The first Automated Transfer Vehicle (ATV) was launched to the International Space Station on an Ariane 5 rocket on 9 March 2008 from Europe’s spaceport in Kourou, French Guyana. The European-built Jules Verne was named after the 19th-century French author and visionary who fascinated millions of young people and inspired space scientists and explorers with his extraordinary stories.
The combination of the Ariane 5 and ATV allowed Europe to transport its own payloads to the Station and carry propellants, gases and other logistics goods for use by the whole Station and its international partners. ATV missions represent the European share of Station operations, and enabled the delivery of experiments and scientific facilities to the European Columbus laboratory that was added to the Station in February 2008.
Ariane 5 twice used its upper stage engine to fine tune the orbit and release ATV to the trajectory leading towards the International Space Station. Ariane's mission ended 1 hours and 7 minutes after take-off when ATV separated from the upper stage.
After that, ATV was switched on, the propulsion system was primed, solar arrays deployed and GPS system was turned on.
After about 10 days in orbit, ATV positioned itself 2000 km away from Space Station to wait for Suttle mission STS-123 to end. Once the Space Shuttle departed and landed, Jules Verne left its parking orbit and approached the Space Station under the watchfull eye of the ATV Control Centre. Over the following days ATV demonstrated its capability to execute a Collision Avoidance Manoeuvre.

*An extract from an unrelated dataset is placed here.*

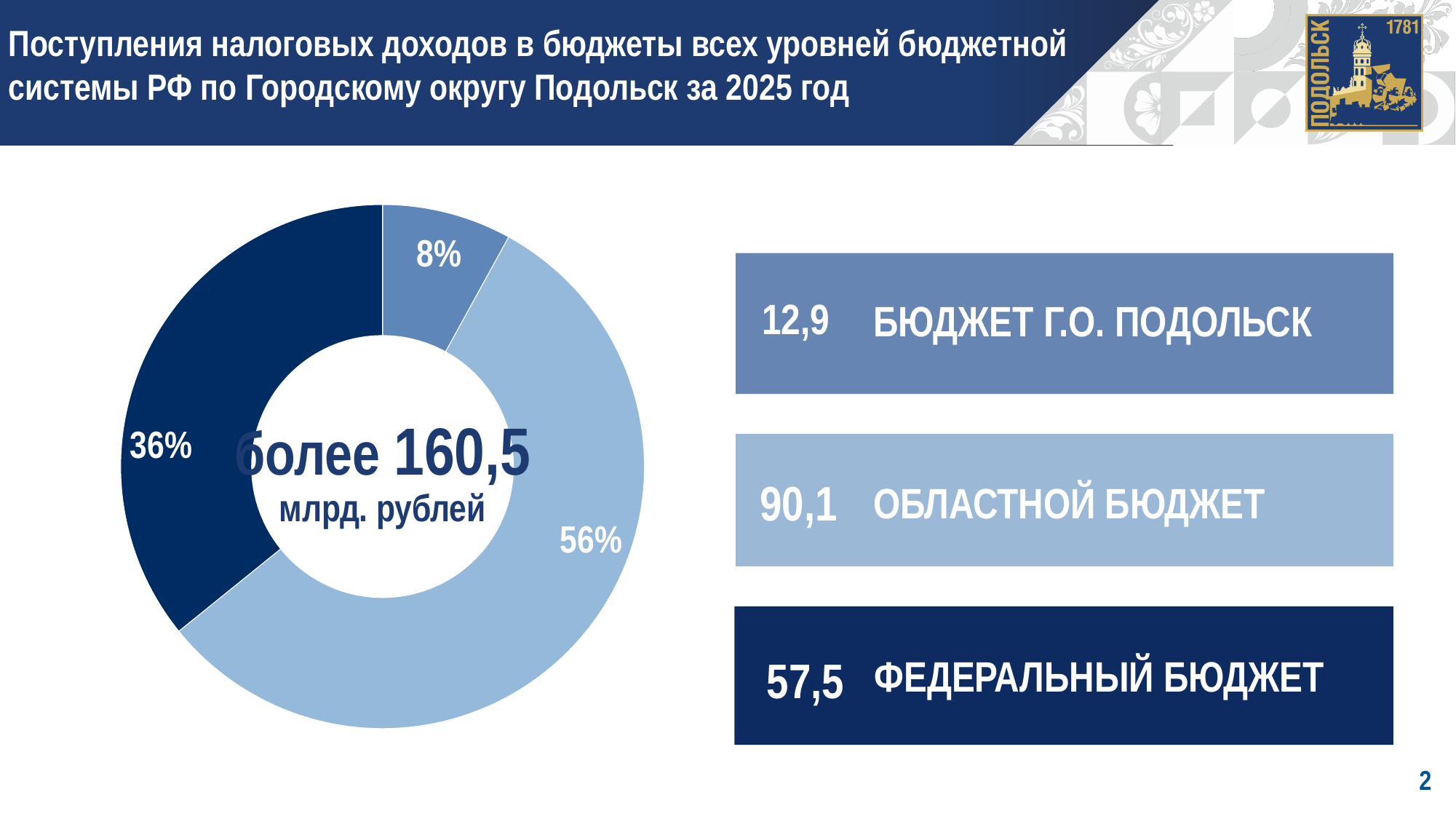
What value in billions of rubles is shown for Федеральный бюджет? 57,5 What share of the pie does the Бюджет Г.О. Подольск slice represent? 8% Which budget has the smallest slice in the pie chart? Бюджет Г.О. Подольск Which budget has the largest slice in the pie chart? Областной бюджет What total amount is shown in the centre of the donut chart? более 160,5 млрд. рублей What value in billions of rubles is shown for Бюджет Г.О. Подольск? 12,9 Which is larger: the share for Федеральный бюджет or the share for Бюджет Г.О. Подольск? Федеральный бюджет What value in billions of rubles is shown for Областной бюджет? 90,1 How many slices does the pie chart have? 3 What kind of chart is shown on the slide? Pie chart (donut) What share of the pie does the Федеральный бюджет slice represent? 36% What share of the pie does the Областной бюджет slice represent? 56%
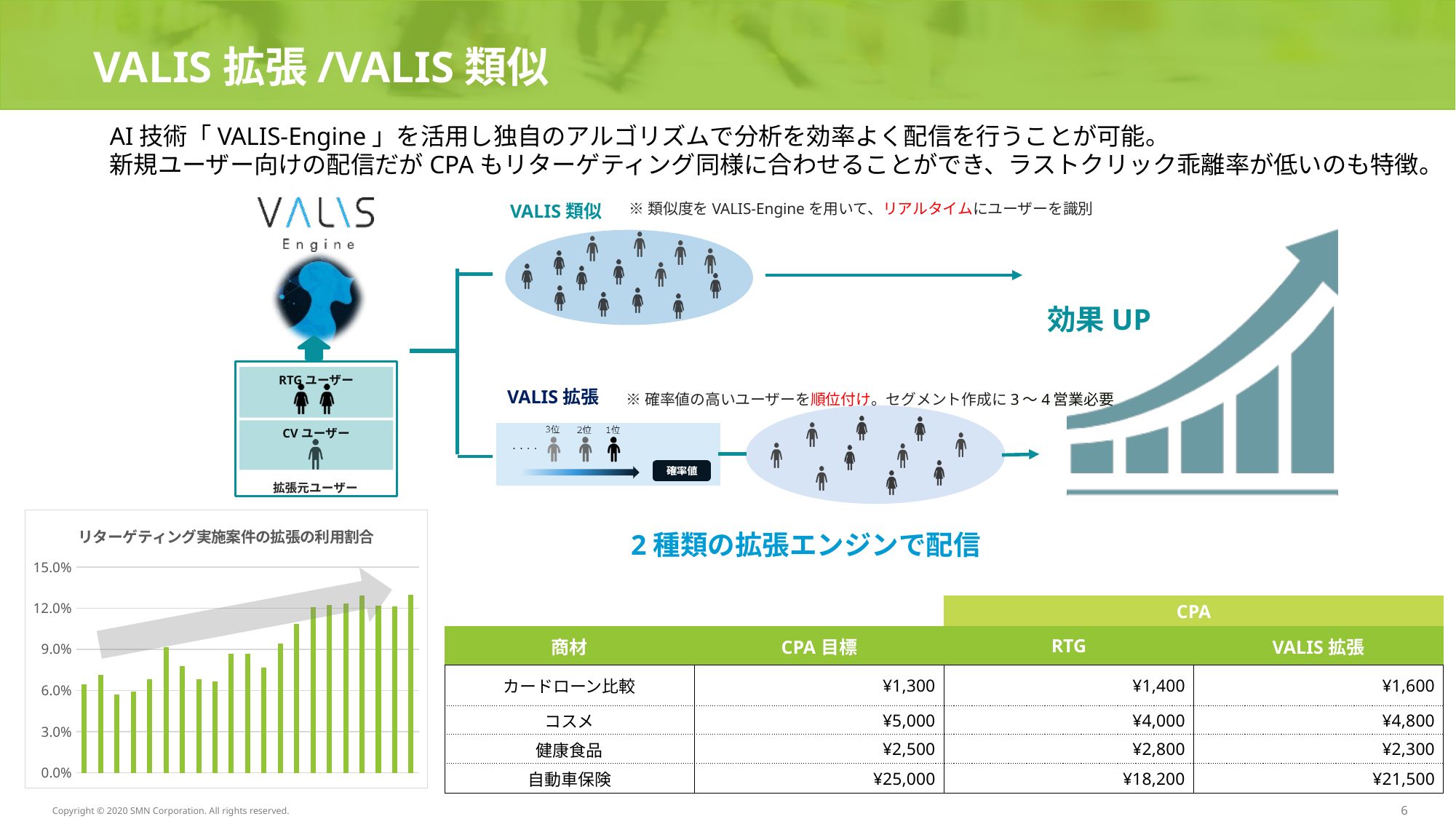
In the bar chart, is the value of the rightmost bar greater or less than 12.0%? greater What is the highest value shown on the y axis of the bar chart? 15.0% What kind of chart is shown at the bottom left of the slide? bar chart In the bar chart, does any bar exceed 15.0%? No In the bar chart, is the value of the leftmost bar greater or less than 9.0%? less In the bar chart, do the values generally rise or fall from left to right? rise In the bar chart, which is larger, the leftmost bar or the rightmost bar? the rightmost bar What is the title of the bar chart at the bottom left of the slide? リターゲティング実施案件の拡張の利用割合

After a slow and careful approach ATV Jules Verne docked with Zvezda at 16:40 CET on 3 April 2008. The hooks attaching firmly the docking ports together were closed 17:14 CET. ATV was now permanently connected to Zvezda.
Having been part of the Space Station for six months, Jules Verne undocked on 5 September 2008 at 23:29 CET. The ATV then embarked on the last leg of its journey in space, which ended with a controlled destructive reentry into the Earth’s atmosphere on 29 September.